El día anterior a esta gráfica un episodio similar, quizás más triste, me sacó del letargo de otro problema personal que me envolvía. Un niño de escasos ocho años, de rodillas frente a un restaurante observaba a una pareja comer, la frente pegada contra el vidrio lo hacía permanecer inerte ante los alimentos. Los de adentro lo ignoraban por completo. Confieso que el episodio -en pleno centro de Valera- para mí duró escasos segundos. Con amargo dolor quité la vista porque sabía que en ese momento no tenía posibilidad de ayudarlo. Pero la imagen del pequeño me siguió acompañando y en la noche algunas lágrimas salieron por remordimiento y vergüenza de no haber hecho algo más.
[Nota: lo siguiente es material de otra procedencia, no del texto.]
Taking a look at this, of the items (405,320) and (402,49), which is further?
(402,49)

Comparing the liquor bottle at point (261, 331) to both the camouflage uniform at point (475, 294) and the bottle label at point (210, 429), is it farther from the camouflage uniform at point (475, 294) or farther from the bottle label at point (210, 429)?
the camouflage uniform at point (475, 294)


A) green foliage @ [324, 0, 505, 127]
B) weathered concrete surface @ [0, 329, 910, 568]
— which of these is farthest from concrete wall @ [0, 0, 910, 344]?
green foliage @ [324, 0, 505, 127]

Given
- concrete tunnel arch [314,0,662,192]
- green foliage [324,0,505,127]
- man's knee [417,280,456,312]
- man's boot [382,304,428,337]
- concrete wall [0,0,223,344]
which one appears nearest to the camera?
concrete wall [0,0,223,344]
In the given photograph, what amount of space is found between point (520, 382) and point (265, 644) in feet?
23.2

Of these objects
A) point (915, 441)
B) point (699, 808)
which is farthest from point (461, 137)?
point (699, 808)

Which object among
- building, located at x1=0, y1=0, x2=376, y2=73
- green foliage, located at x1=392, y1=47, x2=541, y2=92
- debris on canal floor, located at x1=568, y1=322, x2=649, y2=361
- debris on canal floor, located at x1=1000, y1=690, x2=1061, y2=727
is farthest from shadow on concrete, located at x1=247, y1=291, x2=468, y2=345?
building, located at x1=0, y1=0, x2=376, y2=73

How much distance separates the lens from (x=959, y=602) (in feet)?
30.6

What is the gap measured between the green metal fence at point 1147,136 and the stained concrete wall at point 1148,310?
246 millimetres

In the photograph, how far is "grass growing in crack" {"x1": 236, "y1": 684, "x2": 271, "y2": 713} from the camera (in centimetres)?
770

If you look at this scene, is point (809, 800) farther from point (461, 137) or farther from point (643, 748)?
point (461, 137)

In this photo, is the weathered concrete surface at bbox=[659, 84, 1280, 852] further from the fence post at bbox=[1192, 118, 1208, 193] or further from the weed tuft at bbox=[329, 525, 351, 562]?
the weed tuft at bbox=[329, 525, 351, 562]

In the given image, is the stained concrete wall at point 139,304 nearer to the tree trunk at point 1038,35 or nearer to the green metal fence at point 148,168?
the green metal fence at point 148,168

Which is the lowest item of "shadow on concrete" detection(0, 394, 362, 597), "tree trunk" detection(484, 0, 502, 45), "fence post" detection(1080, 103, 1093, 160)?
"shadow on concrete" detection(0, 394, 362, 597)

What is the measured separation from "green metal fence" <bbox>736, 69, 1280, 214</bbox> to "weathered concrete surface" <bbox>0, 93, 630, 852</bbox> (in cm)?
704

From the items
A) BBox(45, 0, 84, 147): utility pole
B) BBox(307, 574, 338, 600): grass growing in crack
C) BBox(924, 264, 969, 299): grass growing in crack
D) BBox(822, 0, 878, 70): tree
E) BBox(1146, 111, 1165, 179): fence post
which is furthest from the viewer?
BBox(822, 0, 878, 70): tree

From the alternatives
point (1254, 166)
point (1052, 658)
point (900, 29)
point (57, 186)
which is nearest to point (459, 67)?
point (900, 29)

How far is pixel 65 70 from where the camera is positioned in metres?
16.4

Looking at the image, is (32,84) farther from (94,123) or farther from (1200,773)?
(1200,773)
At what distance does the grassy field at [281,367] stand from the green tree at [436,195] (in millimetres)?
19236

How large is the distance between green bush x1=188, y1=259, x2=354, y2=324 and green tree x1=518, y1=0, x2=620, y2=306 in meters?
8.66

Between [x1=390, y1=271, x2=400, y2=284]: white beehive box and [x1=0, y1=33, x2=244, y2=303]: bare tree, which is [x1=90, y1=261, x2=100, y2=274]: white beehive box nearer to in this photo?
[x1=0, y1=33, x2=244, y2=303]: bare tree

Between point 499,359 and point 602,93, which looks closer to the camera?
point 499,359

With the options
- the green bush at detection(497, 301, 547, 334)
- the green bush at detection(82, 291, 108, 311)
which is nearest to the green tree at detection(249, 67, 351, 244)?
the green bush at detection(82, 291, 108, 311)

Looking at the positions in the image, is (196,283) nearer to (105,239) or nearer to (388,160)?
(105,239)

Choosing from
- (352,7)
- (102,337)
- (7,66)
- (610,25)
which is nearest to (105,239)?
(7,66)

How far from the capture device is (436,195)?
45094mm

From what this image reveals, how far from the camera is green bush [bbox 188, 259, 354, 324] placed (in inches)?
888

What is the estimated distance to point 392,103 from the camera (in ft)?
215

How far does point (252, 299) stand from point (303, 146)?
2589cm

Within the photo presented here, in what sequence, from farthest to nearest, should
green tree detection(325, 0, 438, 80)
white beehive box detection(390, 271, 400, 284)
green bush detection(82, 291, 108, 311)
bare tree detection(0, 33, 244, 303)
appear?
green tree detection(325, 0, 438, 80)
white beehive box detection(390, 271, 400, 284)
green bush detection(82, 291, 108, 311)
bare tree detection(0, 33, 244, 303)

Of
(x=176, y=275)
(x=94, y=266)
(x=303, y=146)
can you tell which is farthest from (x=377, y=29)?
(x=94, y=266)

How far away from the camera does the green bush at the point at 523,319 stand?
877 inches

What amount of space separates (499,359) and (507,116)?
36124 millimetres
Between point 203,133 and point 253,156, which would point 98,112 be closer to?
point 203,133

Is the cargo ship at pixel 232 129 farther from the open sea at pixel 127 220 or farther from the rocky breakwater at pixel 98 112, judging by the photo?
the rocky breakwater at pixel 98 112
Hoy un nuevo episodio de esos que ya se han vuelto parte de la caótica cotidianidad venezolana, como si de una novela orwelliana se tratara, logró sacarme una vez más de mi propia crisis existencial, esta vez se trataba de un anciano de casi ochenta años, acostado sobre cartones frente al Banco Bicentenario, en espera de su turno para cobrar la ínfima pensión que le asigna el Gobierno, el peso de los años ya no le permiten estar en pie por lo que llevaba tres días en esa posición fuera del lugar, junto a su esposa.

¡Dios! Esta vez no podía quedarme sin hacer nada, aunque no es ético, solo por esa vez el carnet de Diario de Los Andes debía servir para ir más allá de tirar el flash y plasmar una crítica. “¿Cómo es posible que ustedes no le den prioridad a este señor de avanzada edad, discapacitado y que tiene varios días en espera para cobrar la pensión en esa posición?”, le solté a la subgerente del banco, mientras le mostraba la foto que había tomado sin ánimos de ser grosera, aunque ganas no me faltaban. “Nadie nos había informado de eso”, fue la respuesta que recibí, además de corroborar que en efecto sólo tienen capacidad para atender a un número limitado de pensionados.

Finalmente logré que lo levantaran del suelo y le dieran prioridad, ante la mirada suplicante de los otros ancianos que esperaban que pudiera multiplicar “el milagro” para todos, y aunque éstos últimos se mantenían en pie, no estaban exentos de haber pasado la noche en el lugar. Me retiré del sitio segura de que en esa fila de miradas tristes y divagantes que aflora largas horas de espera, además de extrañar el país que alguna vez conocieron, se preguntan en qué momento la vida en Venezuela se volvió una condena.